Hi, I turn to you with a question about the size of the images inside the consecutive batches that are passing to the CNN input.

The problem is that I want to pass to the CNN batches of the following dimensions - (batch_size, C = 1, H = 224, W = (600 - 1400). For each of the batches I am padding with zeros the images to the maximum width in the batch - my images have a width of 600 to 1400 and a fixed height equal to 254. For example - the first batch has the dimension (64, 1, 254, 1200) and the next batch has the dimension (64, 1, 254, 1000) and so on. The padding is done inside Dataset class using collate_fn function - I am loading images, determining the maximum width in the batch and then padding rest of images to that maximum width.

Can batches with variable internal dimensions be fed into the CNN input? Or is it necessary to normalize the images to the maximum width in the dataset using padding?

I will add that I intend to use CNN only to generate feature maps, which will then be entered as input to the GRU.

ptrblck · June 17, 2023, 10:26pm

Yes, using variable input shapes would be possible e.g. if you are making sure to create the needed activation shape for layers requiring a static shape. E.g. often adaptive pooling layers are used with a predefined output size to create a statically shaped activation with is then fed to a linear layer, which uses a static in_features value.
Depending on your model and how these feature maps are used afterwards it could also work.

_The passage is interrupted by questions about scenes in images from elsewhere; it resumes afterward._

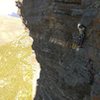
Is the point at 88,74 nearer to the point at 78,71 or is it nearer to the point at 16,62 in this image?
the point at 78,71

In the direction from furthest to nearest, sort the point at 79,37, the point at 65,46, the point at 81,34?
the point at 65,46
the point at 79,37
the point at 81,34

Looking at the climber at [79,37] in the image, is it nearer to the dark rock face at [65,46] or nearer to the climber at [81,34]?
the climber at [81,34]

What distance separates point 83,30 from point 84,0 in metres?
2.34

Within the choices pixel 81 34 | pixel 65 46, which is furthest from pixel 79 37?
pixel 65 46

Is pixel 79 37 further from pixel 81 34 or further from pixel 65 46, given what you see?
pixel 65 46

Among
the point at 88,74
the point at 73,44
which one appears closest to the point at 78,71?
the point at 88,74

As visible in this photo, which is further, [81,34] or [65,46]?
[65,46]

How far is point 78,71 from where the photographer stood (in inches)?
859

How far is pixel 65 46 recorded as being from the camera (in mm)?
25766

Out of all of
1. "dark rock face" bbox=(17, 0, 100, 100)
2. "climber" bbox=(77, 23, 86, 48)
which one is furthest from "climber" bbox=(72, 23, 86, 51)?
"dark rock face" bbox=(17, 0, 100, 100)

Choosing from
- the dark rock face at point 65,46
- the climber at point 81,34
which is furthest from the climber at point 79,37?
the dark rock face at point 65,46

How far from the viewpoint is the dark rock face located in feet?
67.4

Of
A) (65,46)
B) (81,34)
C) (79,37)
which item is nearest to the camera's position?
(81,34)

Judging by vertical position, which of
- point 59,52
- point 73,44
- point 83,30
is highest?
point 83,30
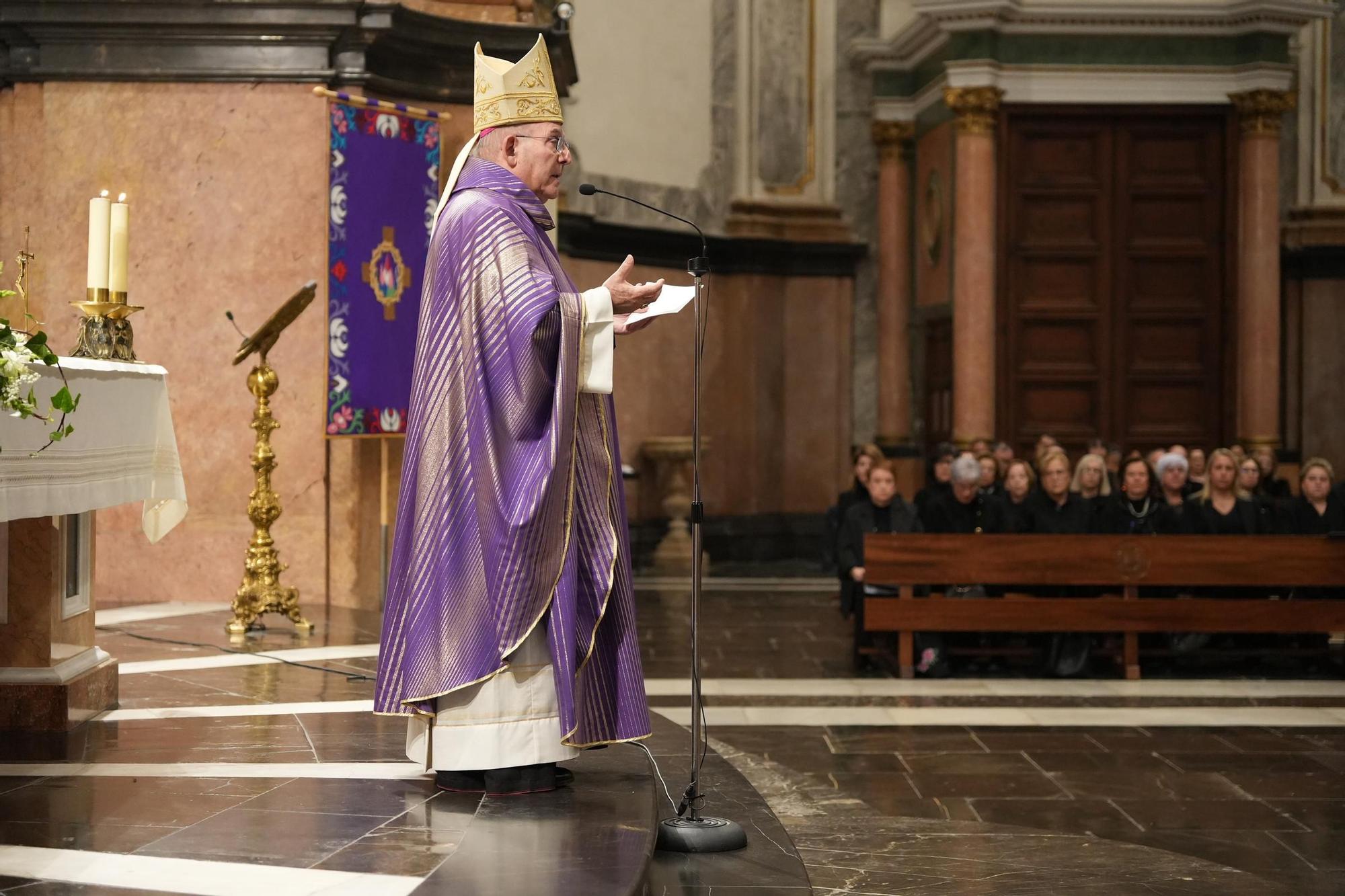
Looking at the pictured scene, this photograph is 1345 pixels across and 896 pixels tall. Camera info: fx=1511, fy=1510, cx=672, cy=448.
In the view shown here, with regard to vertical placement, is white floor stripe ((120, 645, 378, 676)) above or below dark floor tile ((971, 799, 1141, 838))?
above

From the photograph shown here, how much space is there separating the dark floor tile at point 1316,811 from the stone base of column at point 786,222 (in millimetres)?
10104

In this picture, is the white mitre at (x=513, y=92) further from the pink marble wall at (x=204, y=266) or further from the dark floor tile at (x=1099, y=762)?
the pink marble wall at (x=204, y=266)

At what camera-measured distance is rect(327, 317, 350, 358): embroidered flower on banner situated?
301 inches

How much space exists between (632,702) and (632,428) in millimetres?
10227

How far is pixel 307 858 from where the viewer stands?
328 centimetres

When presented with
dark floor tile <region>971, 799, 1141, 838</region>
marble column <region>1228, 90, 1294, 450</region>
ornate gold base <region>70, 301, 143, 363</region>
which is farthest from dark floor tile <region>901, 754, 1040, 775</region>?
marble column <region>1228, 90, 1294, 450</region>

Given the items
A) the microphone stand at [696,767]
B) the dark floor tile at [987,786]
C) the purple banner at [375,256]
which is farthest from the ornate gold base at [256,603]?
the microphone stand at [696,767]

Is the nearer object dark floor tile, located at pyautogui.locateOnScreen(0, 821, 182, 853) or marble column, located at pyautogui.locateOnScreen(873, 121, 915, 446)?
dark floor tile, located at pyautogui.locateOnScreen(0, 821, 182, 853)

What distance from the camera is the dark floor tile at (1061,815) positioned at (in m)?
5.12

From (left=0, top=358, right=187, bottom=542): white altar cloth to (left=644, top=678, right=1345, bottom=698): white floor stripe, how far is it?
307cm

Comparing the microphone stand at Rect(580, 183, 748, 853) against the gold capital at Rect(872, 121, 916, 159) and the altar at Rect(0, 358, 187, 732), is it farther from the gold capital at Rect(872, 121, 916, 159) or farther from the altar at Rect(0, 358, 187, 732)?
the gold capital at Rect(872, 121, 916, 159)

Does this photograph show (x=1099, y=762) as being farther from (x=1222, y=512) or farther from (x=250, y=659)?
(x=250, y=659)

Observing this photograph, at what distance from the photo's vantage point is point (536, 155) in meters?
3.89

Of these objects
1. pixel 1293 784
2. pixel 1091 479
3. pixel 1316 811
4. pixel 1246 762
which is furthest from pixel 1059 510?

rynczakd · June 17, 2023, 10:45pm

Thank you for answer. I would like to combine CNN with GRU neural network and the whole data processing will be as follows:

Load images in collate_fn function basing on the paths returned by getitem method (I have decided to return images paths in getitem due to variable size images - getitem method should return fixed size batches, so returning paths to images seems to be good idea I think)
Padd images with zeros to maximum width in batch and create padding mask to obtain real images widths without padding later on (padding also in collate_fn function)
Apply augmentation using transforms
Return padded and augmented batch in collate_fn function.

Above steps are implemented in custom Dataset class. Then I would like to pass batches with padded images to CNN to generate feature maps and then pass the output of the CNN to the GRU network (seq-to-seq architecture). The CNN role is just to generate feature maps that can be processed later on using GRU as I mentioned, so I think that I do not have to take care about fixed size at the output of CNN.
When it comes about GRU network, I am going to calcualte dimensions of feature maps basing on widths obtained from padding masks - the main idea is to calculate dimensions of feature maps for dimensions without padding (just using equations for calculating output dimensions for conv/pooling layers) and pass the whole images with padding to GRU using pack_padded_sequence where calculated using equations widths will be passed as lengths argument to that function.

So in that case - can I use padding to maximum width in batch for CNN and pass batches with variable Width dimension (and fixed rest of dimensions)? Width will be fixed for single batch and will change for each batch. Does PyTorch CNN module handle that case?